=== Section Start ===
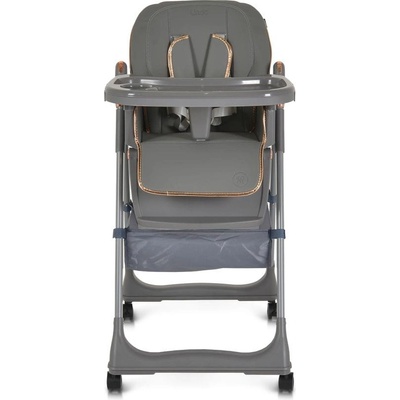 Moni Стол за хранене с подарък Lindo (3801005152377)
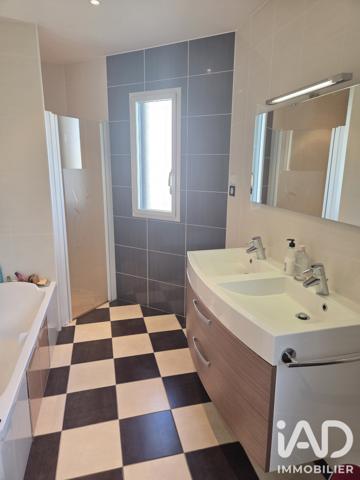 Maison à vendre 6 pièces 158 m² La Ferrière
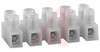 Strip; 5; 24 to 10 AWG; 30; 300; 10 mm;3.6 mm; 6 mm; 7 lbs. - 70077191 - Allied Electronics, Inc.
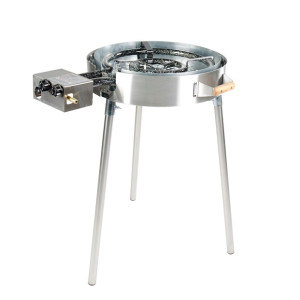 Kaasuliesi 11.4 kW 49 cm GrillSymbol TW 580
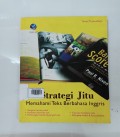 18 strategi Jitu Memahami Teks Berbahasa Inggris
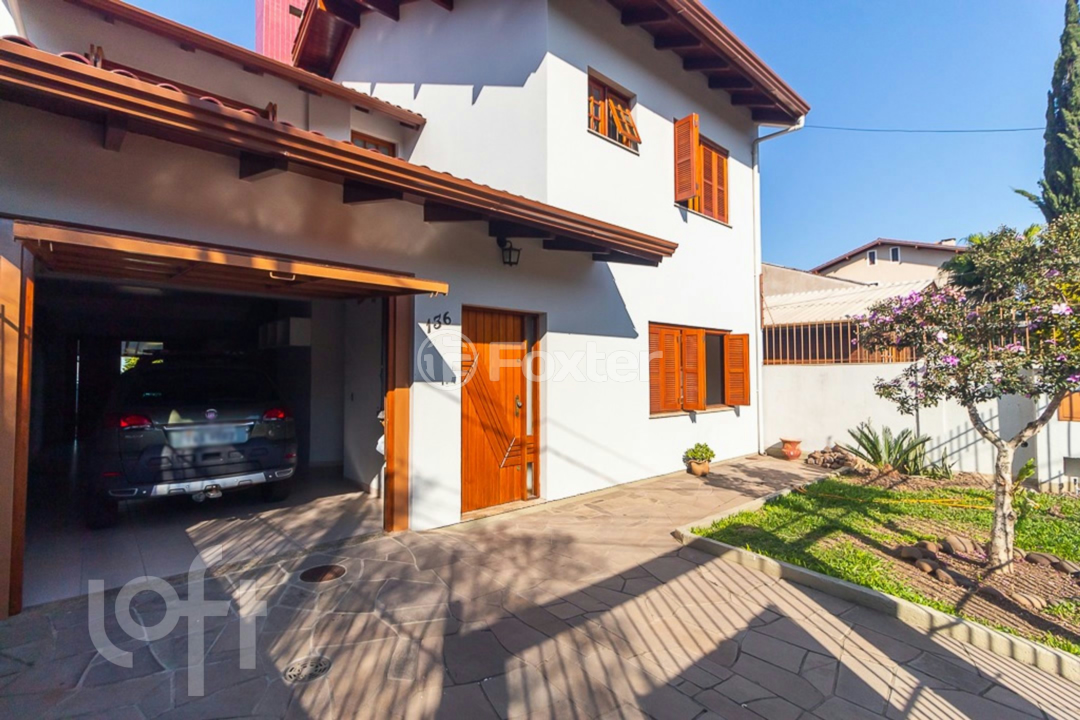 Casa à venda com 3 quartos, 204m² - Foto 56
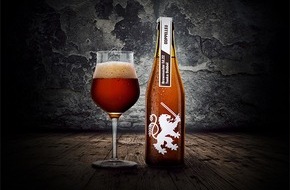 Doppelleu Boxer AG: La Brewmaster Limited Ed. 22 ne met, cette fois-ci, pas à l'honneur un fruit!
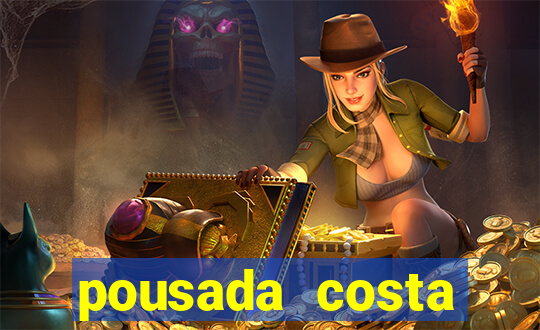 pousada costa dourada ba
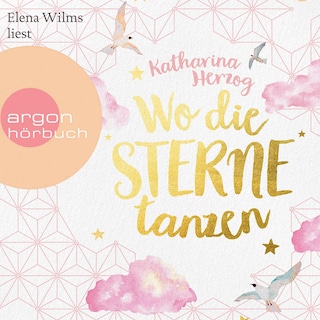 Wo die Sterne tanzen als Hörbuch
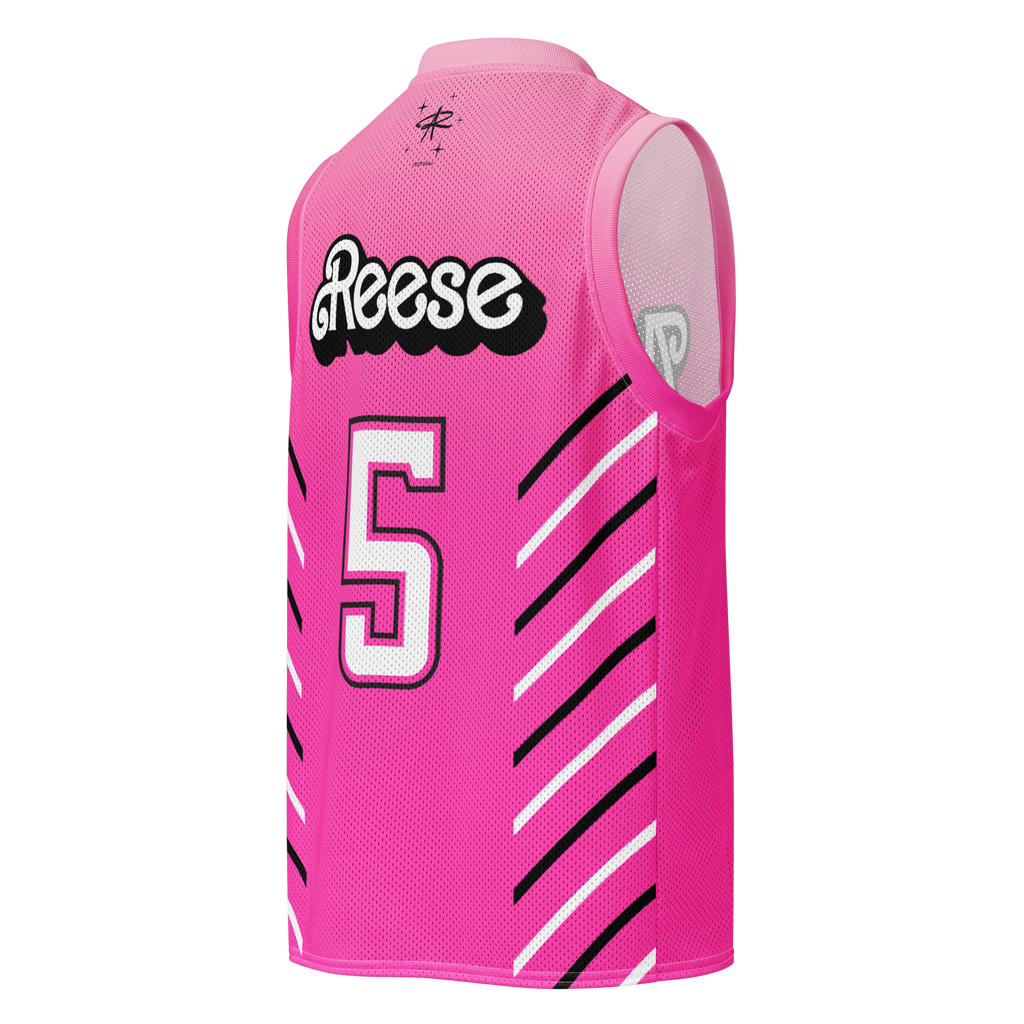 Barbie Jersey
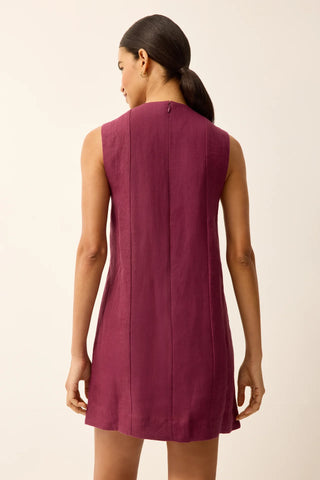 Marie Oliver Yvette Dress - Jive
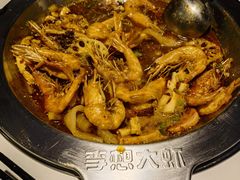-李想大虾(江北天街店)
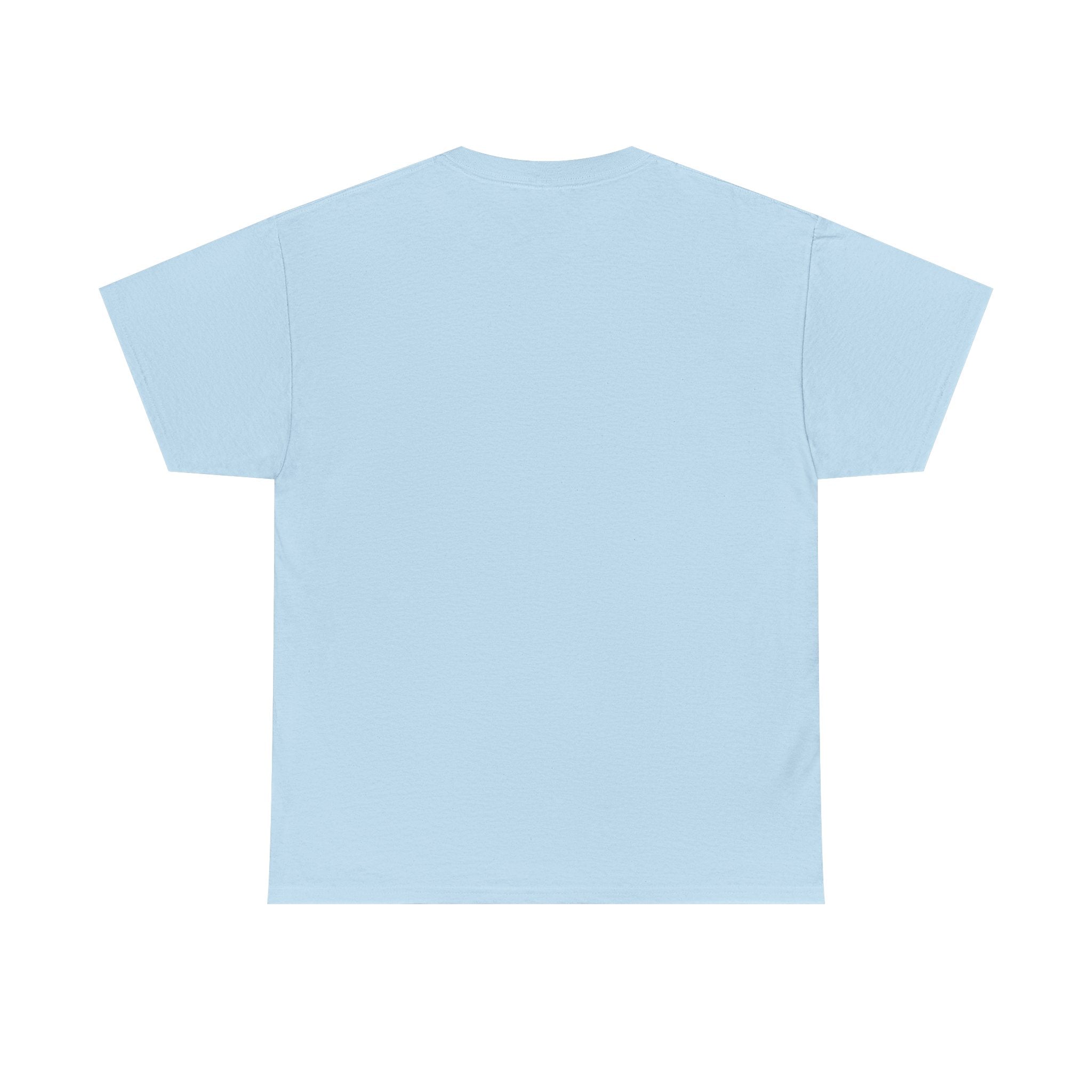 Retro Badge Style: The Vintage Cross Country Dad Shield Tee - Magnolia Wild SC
=== Section End ===
HOW TO COMPLETE THIS TASK: When you copy the records above, keep every word exact but leave out the pictures.

COMPLETED EXERCISE:
 Moni Стол за хранене с подарък Lindo (3801005152377)
 Maison à vendre 6 pièces 158 m² La Ferrière
 Strip; 5; 24 to 10 AWG; 30; 300; 10 mm;3.6 mm; 6 mm; 7 lbs. - 70077191 - Allied Electronics, Inc.
 Kaasuliesi 11.4 kW 49 cm GrillSymbol TW 580
 18 strategi Jitu Memahami Teks Berbahasa Inggris
 Casa à venda com 3 quartos, 204m² - Foto 56
 Doppelleu Boxer AG: La Brewmaster Limited Ed. 22 ne met, cette fois-ci, pas à l'honneur un fruit!
 pousada costa dourada ba
 Wo die Sterne tanzen als Hörbuch
 Barbie Jersey
 Marie Oliver Yvette Dress - Jive
-李想大虾(江北天街店)
 Retro Badge Style: The Vintage Cross Country Dad Shield Tee - Magnolia Wild SC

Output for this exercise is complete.